Some of the most popular parodies come from the biggest names in street art. Shepard Fairey addressed CCTV in silkscreen prints, alternately warning that we are “under surveillance” by his mock corporation Giant and, highlighted by a smoking gun, that we must protect ourselves from the “home invasion” of intrusive surveillance. Banksy’s numerous volleys against the ubiquity of CCTV in England include the large mural One Nation Under CCTV and the deftly simple stencil “what are you looking at?” applied directly in front of a surveillance camera’s field of vision. While CCTV cameras continue to migrate into the gallery in sculptural form—notably Ai Wei Wei’s solid marble surveillance camera—they have been in situ targets of unrelenting vitriol in urban art. Brad Downey, most widely known for his absurd deformations of common city structures like park benches or streetlights, created CCTV Sacrifice (2009) for CNN, in which a surveillance camera on a pole was set on fire. He also has an ongoing series called CCTV Takedown (2007–) in which diptychs of before-and-after photos showing surveillance cameras in place and then absent are hung next to the cameras he has presumably stolen. And while Biancoshock, the Italian master of ludicrous logic, covered a camera with a police helmet, the Dutch artist duo Front 404 bedecked CCTV cameras throughout the city of Utrecht in silly birthday hats to mark George Orwell’s birthday.

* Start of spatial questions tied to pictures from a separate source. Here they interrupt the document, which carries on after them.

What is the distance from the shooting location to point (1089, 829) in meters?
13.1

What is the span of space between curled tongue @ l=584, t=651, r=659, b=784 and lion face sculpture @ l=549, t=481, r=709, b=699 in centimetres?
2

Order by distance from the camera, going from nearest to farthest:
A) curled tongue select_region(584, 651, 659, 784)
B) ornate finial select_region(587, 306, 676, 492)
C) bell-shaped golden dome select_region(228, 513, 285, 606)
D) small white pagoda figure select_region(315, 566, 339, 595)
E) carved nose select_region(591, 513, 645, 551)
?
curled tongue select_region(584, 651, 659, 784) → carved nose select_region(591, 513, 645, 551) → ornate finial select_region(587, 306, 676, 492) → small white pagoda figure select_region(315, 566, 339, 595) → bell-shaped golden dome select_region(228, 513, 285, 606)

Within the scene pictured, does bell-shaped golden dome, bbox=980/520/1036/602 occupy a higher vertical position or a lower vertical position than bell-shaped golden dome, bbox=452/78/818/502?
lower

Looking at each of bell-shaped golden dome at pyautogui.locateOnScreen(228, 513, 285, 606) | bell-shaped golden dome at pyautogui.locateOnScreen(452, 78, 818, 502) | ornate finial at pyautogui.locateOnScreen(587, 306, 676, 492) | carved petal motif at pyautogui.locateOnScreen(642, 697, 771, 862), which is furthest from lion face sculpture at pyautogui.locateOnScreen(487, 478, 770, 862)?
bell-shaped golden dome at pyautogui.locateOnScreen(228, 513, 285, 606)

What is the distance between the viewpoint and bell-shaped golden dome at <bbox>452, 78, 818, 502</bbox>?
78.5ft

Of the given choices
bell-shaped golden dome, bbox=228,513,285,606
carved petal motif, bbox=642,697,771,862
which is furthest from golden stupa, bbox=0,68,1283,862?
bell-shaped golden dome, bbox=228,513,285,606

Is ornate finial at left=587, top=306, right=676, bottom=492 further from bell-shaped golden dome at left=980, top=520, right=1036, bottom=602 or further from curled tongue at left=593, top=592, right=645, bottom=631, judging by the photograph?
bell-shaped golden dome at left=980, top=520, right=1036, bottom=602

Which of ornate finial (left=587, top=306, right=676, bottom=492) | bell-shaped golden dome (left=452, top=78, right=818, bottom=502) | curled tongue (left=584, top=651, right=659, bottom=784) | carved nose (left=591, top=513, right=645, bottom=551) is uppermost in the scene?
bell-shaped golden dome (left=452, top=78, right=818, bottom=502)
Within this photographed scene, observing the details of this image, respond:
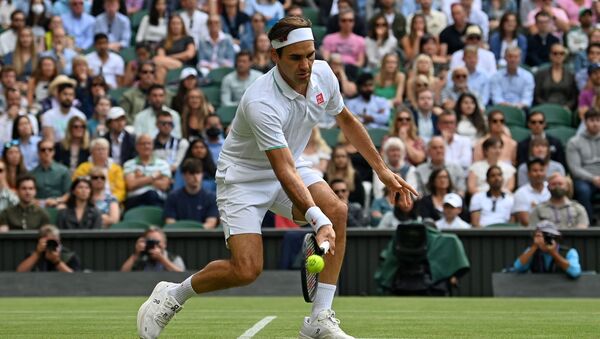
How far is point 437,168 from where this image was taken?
1631 centimetres

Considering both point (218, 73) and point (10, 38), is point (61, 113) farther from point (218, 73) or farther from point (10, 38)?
point (10, 38)

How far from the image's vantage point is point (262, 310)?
1207 centimetres

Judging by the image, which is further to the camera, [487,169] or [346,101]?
[346,101]

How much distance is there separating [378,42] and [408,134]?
9.48ft

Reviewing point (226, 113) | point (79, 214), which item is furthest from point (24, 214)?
point (226, 113)

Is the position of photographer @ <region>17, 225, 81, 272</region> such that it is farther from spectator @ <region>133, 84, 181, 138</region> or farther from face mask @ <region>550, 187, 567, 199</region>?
face mask @ <region>550, 187, 567, 199</region>

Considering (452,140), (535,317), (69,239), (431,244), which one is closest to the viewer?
(535,317)

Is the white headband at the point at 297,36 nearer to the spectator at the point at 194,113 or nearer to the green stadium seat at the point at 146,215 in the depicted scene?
the green stadium seat at the point at 146,215

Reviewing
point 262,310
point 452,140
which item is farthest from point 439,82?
point 262,310

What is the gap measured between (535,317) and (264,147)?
4207 millimetres

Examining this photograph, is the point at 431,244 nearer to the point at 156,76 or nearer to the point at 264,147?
the point at 156,76

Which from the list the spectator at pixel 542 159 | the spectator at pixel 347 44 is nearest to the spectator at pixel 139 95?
the spectator at pixel 347 44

As these cameras continue to populate our cities, we must ask ourselves how many are enough, and what exactly needs to be watched to guarantee our security. SpY, an artist based in Spain, brought this question to a hysterical extreme when he installed one hundred surveillance cameras on the side of a building. But it was the French prankster known as The Wa who found the liminal space in this field of vision with his 2012 piece in Warsaw, Master Piss, in which he documented an unseen crime, in the form of a puddle of urine, exactly between two CCTV cameras pointing in opposite directions down a long corridor. Like many crimes committed in protest of this surveillance state, the evidence is not collected by the invasive architecture of CCTV cameras but documented like little ruptures in the surface of control by the artists themselves. We must ask what the real utility of this perpetual recording ultimately is. We see the atrocities of the world as an ongoing stream of surveillance incapable of producing the empathy or the understanding we need to bring an end to the violence. While these grainy shots that show us glimpses of terror before breaking off in bright flashes of explosive destruction may have some forensic, investigative value after the fact, seeing does not equal prevention here any more than the erosion of privacy increases safety. Rather, now we have on this CCTV planet a vast monument to our collective fear, an unfeeling, unthinking, and unworthy witness to the trauma of being.